┌─ Extrait source

Description
Bien qu’invisibles depuis nos navigateurs des millions de serveurs fonctionnent continuellement pour que le web reste disponible 24h/24. Même si les chiffres restent confidentiels, un seul grand acteur du web peut nécessiter des dizaines, des centaines de milliers de machines comme EC2[1] voire aux alentours de 1 million chez Google[2]. La mise en œuvre d’un si grand nombre de machines représente un défi technique mais surtout économique. La grande majorité de ces acteurs ont relevé ce défi en utilisant du matériel de grande série, du « commodity hardware » – terme que nous allons préciser par la suite.
C’est une des raisons qui conduit les grands du web à utiliser un agencement de nombreuses machines de grande série à la place d’un seul grand système. Un seul service aux utilisateurs, une seule application, peut ainsi s’exécuter sur des centaines de machines. On parle à ce niveau-là de Warehouse Scale Computer[3], des centaines de machines prenant la place d’un seul serveur.
Les besoins métiers
Les grands du web ont en commun un certain nombre de problématiques – déjà évoquées dans nos articles précédents[4] :
- Un business model lié à l’analyse d’énormes quantités de données – par exemple indexer le web (soit près de 50 milliards de pages).
- Des enjeux forts de performance pour que les temps de réponse restent faibles
- Une rémunération indépendante de la quantité de données stockées : publicité, facturation de l’utilisateur au forfait
Les revenus comme la publicité ne sont pas linéaires avec le nombre de recherches et, ramenés à une requête unitaire, restent faibles[5]. Comparativement les coûts unitaires sur des grands serveurs traditionnels restent trop élevés. L’enjeu est donc fort de trouver des architectures avec les coûts par transaction les plus faibles.

└─
┌─ Données fournies

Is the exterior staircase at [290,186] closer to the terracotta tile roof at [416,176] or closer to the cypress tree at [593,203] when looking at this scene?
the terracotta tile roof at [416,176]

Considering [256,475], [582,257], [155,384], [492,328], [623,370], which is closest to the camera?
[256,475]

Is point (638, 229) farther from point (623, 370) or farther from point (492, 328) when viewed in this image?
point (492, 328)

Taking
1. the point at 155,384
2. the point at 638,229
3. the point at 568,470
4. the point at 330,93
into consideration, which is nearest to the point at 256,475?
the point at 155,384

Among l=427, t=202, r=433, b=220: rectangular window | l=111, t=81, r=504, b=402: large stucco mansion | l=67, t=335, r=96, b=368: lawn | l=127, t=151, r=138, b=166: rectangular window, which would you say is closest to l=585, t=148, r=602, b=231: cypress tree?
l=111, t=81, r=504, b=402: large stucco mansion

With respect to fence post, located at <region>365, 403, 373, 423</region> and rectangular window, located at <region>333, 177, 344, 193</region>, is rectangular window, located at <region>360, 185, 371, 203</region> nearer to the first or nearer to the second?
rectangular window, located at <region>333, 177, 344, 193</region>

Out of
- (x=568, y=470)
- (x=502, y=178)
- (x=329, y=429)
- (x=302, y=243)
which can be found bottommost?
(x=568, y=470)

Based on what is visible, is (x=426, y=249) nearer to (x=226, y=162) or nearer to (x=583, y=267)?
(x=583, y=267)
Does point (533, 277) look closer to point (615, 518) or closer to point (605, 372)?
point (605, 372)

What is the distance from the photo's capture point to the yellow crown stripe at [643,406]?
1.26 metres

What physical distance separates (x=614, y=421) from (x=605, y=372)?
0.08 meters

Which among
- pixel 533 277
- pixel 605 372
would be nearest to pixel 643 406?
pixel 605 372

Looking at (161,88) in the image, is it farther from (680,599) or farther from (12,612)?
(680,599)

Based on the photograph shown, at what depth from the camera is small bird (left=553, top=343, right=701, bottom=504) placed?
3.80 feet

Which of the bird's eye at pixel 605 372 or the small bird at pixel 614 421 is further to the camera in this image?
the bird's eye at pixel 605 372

└─

● Travail demandé:
a – Retranscrivez fidèlement l'intégralité de l'extrait sur les serveurs des grands du web.
b – Extrayez des enregistrements, sans la moindre modification, les lignes qui commencent à celle contenant « Based on the » et se terminent à la fin des enregistrements, bornes comprises.

● Réponses par consigne:
a –
Description
Bien qu’invisibles depuis nos navigateurs des millions de serveurs fonctionnent continuellement pour que le web reste disponible 24h/24. Même si les chiffres restent confidentiels, un seul grand acteur du web peut nécessiter des dizaines, des centaines de milliers de machines comme EC2[1] voire aux alentours de 1 million chez Google[2]. La mise en œuvre d’un si grand nombre de machines représente un défi technique mais surtout économique. La grande majorité de ces acteurs ont relevé ce défi en utilisant du matériel de grande série, du « commodity hardware » – terme que nous allons préciser par la suite.
C’est une des raisons qui conduit les grands du web à utiliser un agencement de nombreuses machines de grande série à la place d’un seul grand système. Un seul service aux utilisateurs, une seule application, peut ainsi s’exécuter sur des centaines de machines. On parle à ce niveau-là de Warehouse Scale Computer[3], des centaines de machines prenant la place d’un seul serveur.
Les besoins métiers
Les grands du web ont en commun un certain nombre de problématiques – déjà évoquées dans nos articles précédents[4] :
- Un business model lié à l’analyse d’énormes quantités de données – par exemple indexer le web (soit près de 50 milliards de pages).
- Des enjeux forts de performance pour que les temps de réponse restent faibles
- Une rémunération indépendante de la quantité de données stockées : publicité, facturation de l’utilisateur au forfait
Les revenus comme la publicité ne sont pas linéaires avec le nombre de recherches et, ramenés à une requête unitaire, restent faibles[5]. Comparativement les coûts unitaires sur des grands serveurs traditionnels restent trop élevés. L’enjeu est donc fort de trouver des architectures avec les coûts par transaction les plus faibles.

b –
Based on the photograph shown, at what depth from the camera is small bird (left=553, top=343, right=701, bottom=504) placed?
3.80 feet

Which of the bird's eye at pixel 605 372 or the small bird at pixel 614 421 is further to the camera in this image?
the bird's eye at pixel 605 372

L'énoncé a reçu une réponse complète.